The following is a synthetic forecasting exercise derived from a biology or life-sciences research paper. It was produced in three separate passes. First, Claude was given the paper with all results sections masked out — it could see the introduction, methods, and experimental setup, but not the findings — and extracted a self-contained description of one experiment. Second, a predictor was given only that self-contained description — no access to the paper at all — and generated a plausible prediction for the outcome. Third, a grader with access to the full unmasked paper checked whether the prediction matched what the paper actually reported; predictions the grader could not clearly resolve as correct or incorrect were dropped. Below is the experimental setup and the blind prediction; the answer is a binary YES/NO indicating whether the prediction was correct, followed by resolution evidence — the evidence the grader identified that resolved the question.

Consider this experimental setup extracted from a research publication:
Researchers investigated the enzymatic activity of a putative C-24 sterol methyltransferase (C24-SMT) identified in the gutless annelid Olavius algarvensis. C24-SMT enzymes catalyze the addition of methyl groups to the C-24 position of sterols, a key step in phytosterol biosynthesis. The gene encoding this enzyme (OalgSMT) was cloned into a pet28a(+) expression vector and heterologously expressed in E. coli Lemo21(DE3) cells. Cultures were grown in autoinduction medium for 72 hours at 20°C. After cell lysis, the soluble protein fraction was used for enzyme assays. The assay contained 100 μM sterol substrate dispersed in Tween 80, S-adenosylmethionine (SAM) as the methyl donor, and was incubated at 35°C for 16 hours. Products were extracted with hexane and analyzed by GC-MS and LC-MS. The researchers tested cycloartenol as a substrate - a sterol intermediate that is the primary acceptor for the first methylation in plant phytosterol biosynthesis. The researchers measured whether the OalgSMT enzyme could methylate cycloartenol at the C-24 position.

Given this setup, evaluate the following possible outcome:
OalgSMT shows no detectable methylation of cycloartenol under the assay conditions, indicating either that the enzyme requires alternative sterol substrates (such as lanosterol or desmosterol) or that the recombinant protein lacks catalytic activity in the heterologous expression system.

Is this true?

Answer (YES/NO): YES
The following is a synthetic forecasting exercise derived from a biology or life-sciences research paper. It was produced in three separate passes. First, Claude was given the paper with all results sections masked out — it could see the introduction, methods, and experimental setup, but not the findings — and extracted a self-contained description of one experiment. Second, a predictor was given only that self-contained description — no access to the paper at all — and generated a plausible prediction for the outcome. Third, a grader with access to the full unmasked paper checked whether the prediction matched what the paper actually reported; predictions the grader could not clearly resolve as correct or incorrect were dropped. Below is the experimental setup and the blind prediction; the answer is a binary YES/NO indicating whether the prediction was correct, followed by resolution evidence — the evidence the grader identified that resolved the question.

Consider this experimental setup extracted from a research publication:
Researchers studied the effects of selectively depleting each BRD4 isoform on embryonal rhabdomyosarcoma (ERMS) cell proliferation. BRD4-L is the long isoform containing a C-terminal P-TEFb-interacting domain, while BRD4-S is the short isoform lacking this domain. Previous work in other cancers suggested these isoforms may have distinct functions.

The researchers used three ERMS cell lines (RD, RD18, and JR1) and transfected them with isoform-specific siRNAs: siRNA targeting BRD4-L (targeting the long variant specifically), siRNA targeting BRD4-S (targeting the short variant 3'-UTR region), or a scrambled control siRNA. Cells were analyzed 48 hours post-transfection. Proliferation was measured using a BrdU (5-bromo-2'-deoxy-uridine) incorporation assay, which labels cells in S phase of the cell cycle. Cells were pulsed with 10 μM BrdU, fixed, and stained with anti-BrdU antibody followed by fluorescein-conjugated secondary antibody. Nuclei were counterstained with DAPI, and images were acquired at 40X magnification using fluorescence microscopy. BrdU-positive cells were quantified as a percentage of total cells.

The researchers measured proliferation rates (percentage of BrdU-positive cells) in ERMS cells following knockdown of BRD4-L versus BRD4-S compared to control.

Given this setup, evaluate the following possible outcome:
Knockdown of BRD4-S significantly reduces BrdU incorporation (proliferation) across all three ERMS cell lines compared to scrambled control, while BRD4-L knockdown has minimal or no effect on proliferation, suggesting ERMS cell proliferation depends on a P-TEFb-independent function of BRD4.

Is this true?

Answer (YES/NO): NO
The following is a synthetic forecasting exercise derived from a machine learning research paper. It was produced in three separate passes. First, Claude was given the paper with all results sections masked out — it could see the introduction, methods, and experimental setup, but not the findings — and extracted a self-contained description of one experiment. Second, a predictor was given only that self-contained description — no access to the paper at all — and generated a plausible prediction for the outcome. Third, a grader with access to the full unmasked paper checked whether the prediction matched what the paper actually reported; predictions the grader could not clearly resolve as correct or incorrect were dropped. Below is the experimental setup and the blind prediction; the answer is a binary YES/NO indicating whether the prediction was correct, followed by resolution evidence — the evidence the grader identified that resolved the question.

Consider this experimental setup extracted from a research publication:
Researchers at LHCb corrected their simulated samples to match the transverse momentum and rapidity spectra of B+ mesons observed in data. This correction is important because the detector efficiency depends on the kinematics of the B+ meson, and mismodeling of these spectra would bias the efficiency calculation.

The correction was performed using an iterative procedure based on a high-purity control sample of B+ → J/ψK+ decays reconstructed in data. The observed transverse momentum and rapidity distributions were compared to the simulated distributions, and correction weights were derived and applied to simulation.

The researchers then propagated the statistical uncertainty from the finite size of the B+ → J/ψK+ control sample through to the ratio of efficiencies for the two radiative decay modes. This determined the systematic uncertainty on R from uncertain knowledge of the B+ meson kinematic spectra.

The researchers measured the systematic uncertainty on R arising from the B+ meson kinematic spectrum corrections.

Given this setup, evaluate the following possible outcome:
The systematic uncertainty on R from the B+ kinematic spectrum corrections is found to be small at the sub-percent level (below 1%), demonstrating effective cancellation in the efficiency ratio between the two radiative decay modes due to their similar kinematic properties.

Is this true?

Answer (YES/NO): YES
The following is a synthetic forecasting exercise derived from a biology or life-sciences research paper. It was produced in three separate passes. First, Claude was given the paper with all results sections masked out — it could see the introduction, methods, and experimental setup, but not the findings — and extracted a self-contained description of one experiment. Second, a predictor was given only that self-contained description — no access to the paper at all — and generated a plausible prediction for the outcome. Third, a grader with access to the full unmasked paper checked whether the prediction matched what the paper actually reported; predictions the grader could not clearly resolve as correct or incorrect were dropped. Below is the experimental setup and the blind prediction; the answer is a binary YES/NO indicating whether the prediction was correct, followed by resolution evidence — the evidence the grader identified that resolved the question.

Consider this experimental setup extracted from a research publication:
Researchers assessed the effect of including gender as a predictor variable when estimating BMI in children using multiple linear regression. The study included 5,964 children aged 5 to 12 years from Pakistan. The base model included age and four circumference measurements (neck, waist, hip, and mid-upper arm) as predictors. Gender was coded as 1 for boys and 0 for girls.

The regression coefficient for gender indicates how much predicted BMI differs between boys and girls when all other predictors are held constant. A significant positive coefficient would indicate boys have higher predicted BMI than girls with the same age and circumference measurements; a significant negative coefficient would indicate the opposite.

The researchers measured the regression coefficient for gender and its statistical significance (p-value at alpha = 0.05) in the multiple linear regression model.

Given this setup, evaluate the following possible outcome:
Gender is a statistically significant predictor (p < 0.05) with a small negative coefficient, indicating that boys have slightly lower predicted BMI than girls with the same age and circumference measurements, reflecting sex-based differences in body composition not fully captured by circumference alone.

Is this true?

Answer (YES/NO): NO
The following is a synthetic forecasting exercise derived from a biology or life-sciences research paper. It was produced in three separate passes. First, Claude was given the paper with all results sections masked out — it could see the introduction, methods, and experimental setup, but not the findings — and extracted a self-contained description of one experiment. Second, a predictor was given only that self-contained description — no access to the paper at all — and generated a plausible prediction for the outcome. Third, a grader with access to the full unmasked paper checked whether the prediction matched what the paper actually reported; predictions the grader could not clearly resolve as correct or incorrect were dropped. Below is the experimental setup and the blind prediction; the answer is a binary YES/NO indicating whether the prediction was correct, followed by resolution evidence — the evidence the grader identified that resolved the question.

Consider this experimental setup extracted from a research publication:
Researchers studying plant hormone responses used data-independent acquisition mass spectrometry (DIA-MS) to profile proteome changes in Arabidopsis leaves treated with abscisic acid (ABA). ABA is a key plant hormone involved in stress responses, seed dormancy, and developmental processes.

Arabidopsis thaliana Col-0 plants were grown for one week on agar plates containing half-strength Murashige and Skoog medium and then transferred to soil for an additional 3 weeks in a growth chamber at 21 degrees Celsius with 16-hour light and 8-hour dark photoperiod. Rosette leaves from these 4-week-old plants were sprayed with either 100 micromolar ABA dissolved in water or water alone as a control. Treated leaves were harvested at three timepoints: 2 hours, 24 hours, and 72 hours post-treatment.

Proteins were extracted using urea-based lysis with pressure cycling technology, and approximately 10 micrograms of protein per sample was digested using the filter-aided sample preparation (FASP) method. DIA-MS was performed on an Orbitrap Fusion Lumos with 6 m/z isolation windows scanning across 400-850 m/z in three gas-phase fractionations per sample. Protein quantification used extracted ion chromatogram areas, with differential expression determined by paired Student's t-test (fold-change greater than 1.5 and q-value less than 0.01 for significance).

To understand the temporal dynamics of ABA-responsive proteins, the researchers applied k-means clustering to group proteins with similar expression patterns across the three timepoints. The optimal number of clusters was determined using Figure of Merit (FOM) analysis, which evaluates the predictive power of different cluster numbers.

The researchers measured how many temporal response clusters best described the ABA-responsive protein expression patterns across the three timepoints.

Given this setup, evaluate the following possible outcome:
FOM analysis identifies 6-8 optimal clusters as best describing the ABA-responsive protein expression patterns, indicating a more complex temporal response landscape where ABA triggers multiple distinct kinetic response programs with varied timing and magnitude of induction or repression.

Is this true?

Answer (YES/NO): NO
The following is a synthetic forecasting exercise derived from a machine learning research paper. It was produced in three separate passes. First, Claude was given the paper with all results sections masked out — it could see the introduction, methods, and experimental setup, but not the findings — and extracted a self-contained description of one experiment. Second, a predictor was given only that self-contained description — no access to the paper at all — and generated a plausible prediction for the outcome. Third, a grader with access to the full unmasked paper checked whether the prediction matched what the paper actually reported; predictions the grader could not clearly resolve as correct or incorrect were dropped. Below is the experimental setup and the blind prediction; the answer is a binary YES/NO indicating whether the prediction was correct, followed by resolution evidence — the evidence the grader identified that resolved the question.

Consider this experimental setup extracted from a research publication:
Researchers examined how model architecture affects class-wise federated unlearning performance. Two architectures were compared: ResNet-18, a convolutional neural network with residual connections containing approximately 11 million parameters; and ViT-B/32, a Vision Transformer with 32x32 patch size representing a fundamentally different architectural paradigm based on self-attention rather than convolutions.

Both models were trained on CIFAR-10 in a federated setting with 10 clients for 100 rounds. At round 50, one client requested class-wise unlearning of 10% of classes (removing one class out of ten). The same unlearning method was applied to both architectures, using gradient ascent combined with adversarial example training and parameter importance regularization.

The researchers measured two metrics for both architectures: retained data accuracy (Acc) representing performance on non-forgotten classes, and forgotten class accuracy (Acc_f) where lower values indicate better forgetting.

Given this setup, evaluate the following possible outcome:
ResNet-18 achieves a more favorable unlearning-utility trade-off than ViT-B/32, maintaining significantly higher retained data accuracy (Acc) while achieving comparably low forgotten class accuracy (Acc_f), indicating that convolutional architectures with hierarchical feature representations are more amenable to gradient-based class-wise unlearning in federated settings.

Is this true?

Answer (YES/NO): NO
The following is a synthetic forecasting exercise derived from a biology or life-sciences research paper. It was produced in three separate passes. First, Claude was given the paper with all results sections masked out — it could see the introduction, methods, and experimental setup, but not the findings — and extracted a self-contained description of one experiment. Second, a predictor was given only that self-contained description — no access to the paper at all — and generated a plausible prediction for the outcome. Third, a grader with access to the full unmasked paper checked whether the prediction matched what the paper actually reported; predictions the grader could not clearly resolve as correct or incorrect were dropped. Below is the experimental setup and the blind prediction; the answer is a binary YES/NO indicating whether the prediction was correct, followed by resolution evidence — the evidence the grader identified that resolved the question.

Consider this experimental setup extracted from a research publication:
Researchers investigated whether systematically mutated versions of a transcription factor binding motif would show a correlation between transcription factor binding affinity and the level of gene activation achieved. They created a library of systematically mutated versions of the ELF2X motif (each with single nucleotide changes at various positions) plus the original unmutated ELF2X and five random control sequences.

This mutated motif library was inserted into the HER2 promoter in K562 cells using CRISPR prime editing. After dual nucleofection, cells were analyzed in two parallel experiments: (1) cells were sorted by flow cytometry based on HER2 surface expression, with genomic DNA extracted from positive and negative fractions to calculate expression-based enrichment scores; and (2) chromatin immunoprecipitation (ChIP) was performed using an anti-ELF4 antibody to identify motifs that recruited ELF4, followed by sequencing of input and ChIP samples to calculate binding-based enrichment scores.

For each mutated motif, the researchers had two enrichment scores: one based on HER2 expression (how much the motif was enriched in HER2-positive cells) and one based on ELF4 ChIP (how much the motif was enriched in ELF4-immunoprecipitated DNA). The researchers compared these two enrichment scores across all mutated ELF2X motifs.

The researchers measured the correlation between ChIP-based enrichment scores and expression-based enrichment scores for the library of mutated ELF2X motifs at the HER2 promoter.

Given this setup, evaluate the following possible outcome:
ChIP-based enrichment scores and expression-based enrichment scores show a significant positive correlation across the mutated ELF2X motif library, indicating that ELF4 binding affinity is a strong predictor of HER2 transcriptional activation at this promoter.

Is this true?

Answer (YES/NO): YES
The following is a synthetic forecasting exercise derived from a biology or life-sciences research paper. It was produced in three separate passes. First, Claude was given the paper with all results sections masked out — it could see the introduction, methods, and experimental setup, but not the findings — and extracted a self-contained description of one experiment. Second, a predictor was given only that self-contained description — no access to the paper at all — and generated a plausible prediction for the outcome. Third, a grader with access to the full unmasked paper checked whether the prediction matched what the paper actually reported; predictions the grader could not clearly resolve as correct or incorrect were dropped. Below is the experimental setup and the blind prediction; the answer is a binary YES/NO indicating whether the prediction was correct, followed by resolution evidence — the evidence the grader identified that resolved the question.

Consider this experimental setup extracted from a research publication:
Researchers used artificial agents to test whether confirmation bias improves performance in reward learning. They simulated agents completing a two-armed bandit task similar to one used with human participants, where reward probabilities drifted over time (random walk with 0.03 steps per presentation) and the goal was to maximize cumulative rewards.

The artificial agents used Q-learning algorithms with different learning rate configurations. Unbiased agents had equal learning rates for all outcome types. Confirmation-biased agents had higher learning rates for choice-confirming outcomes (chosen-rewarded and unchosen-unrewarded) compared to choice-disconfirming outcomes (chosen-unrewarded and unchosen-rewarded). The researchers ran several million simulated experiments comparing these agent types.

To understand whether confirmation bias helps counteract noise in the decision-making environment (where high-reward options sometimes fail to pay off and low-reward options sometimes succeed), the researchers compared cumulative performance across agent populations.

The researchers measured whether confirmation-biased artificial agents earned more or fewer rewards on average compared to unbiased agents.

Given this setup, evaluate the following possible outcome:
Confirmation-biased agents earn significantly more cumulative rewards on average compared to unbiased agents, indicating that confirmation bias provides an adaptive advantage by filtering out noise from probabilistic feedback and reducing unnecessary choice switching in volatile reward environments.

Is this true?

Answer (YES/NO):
────────
**WHAT THE TASK ASKS**. Please copy out each line of the data in which the word "spectrum" occurs.

**ANSWER AREA**.
The researchers measured the systematic uncertainty on R arising from the B+ meson kinematic spectrum corrections.
The systematic uncertainty on R from the B+ kinematic spectrum corrections is found to be small at the sub-percent level (below 1%), demonstrating effective cancellation in the efficiency ratio between the two radiative decay modes due to their similar kinematic properties.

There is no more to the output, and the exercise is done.